Seto grinste begeistert. "Ja, richtig so! Ein Drache muss auch Kraft haben!"

"Äh, Bruder, alles klar?" erkundigte Mokuba sich, der sich langsam Sorgen um den Geisteszustand des Älteren machte.

"Alles bestens," versicherte Seto, obwohl er durch das Wespengift noch etwas unsicher auf den Beinen war, als er aufstand.

Auch Yami verließ nun das Bett. Er fühlte sich überhaupt nicht mehr krank. "Ähm... könntet ihr uns vielleicht allein lassen?" bat er seine Freunde. "Ich möchte gerne selber nachschauen, was da noch alles... anders ist..."

Dafür hatten sie Verständnis, fanden es aber fast schade, dass sie das nicht erfahren würden. Außer sie konnten Yami später zum Reden bringen. Die kleine Gruppe verließ den Raum und die Liebenden waren unter sich.

Yami lächelte und zog sich mit dem Rücken zu Seto ganz aus, bis auf das Puzzle. Sein Steißbein war ein wenig verlängert und bildete ein rotes, vielleicht zehn Zentimeter langes Drachenschwänzchen mit einem winzigen fächerförmigen Fortsatz am Ende, ähnlich wie bei Slifer. Der Braunhaarige nahm es interessiert unter die Lupe. Dann drehte er Yami herum - und stellte etwas enttäuscht fest, dass der "kleine Yami" noch ganz normal aussah. Drumherum war ein Bereich menschlicher Haut sichtbar, das Glied selbst ebenfalls ungeschuppt.

"Naja, Drachen und Reptilien generell haben eben keine Penisse, die denen von uns Menschen gleichen... kein Wunder also, das die Verwandlung da aufhört," überlegte er.

Yami staunte, wie sachlich Seto darüber reden konnte. "Was ist, wenn ich immer so bleibe?" fragte er nach. "Oder sollte ich mich lieber darum sorgen, was passiert, wenn ich wieder normal werde?"

"Du kommst mir nicht davon, egal in welcher Gestalt," versicherte sein Geliebter. "Auf alle Fälle hast du einen neuen Spitznamen weg, mein roter Drache!" Er begann, Yamis Körper auch mit den Händen zu untersuchen. Die Schuppen waren glatt und warm, das gefiel ihm. "Ob du wohl auch wie ein Drache schreist?" Er schubste Yami aufs Bett, um das herauszufinden...
 

***
 

Slifers Anwesenheit motivierte die Feen und ihre Verbündeten stark. Die letzten Insekten sahen schließlich ein, dass sie unterlegen waren, und ergriffen die Flucht.

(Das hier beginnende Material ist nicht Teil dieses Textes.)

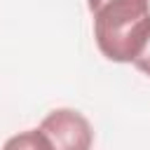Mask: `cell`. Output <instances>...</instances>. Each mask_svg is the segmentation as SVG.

Exodia tat das natürlich nicht. Das fürchterliche Geschöpf hatte die Burg fast erreicht. Dass diese nur fliegenden Wesen zugänglich war, spielte da wohl kaum eine Rolle, ein Angriff mit ihrer Vernichtungsmagie, und es war aus. Yugi wünschte sich, Obelisk wäre da, der hätte sich im Nahkampf mit Exodia duellieren können. Aber sie mussten mit dem vorlieb nehmen, was sie hatten.

Appi bekam es ein bisschen mit der Angst, als Yugi einfach so auf Exodia zu flog. Vielleicht musste man ein Duellant sein, um sich das zu trauen. Der Drache wickelte sich mit seinem langen, roten Körper mehrfach um den Feind herum. Blacky auf Schattensturm und Dark flogen ihm nach, auch Weaver und Joan kamen ihnen zu Hilfe. Sie bauten sich in der Luft um das Monster herum so auf, dass sie zusammen mit Appi, der etwas entfernt von Exodias Kopf auf Yugis Nackenkamm hockte, ein Fünfeck bildeten.

"Appi, mach dich bereit! Wir brauchen fünf Leute hierfür!" rief Dark ihm zu.

Der Blonde war entsetzt. "Ich? Aber... ich weiß doch gar nicht..."

"Du musst einfach nur mit festhalten," erklärte Dark ihm. "Hab keine Angst, du bist in letzter Zeit viel stärker geworden." Er fing an, einen Spruch in einer altertümlich anmutenden Sprache aufzusagen.

Von seinem Zauberstab schoss ein Lichtstrahl hinüber zu Weaver, die es zwischen ihren Händen auffing, von ihr zu Blacky, dann zu Joan und schließlich zu Appi. Dieser fing das Licht mit seinem Zauberstab, und es kehrte zurück zu Dark, so dass sich nun zwischen ihnen ein Pentagramm gebildet hatte, in dessen Mitte sich Exodia befand. Der Zauberlehrling hielt seinen Stab verbissen fest, stellte jedoch fest, dass es nicht ganz so schwer war wie erwartet. Seine Magie wurde angezapft, was er bereitwillig zuließ. Exodia brüllte protestierend.

Indessen sprach Dark weiterhin Zauberformeln. Die anderen hatten in Konzentration die Augen geschlossen. Nach einer Weile war auch Blackys Stimme zu hören. Sie beschworen die Magie eine Weile zusammen, während Exodia gegen ihre Fesseln kämpfte und das Pentagramm aus Licht immer heller strahlte. Es wechselte jetzt schnell hintereinander schillernd die Farbe. Als Höhepunkt der Beschwörung schrieen die beiden Magier gemeinsam ein paar letzte Worte und entfesselten damit den Zauber. Die Welt explodierte in grellen Farben. Sogar die Luft zum Atmen schien von der Wucht weggeblasen zu werden. Yugi bekam am Rande mit, dass den Windungen seines Drachenkörpers kein Widerstand mehr entgegengebracht wurde. Er wollte fliegen, aber irgendwie hatte er keine Kraft mehr.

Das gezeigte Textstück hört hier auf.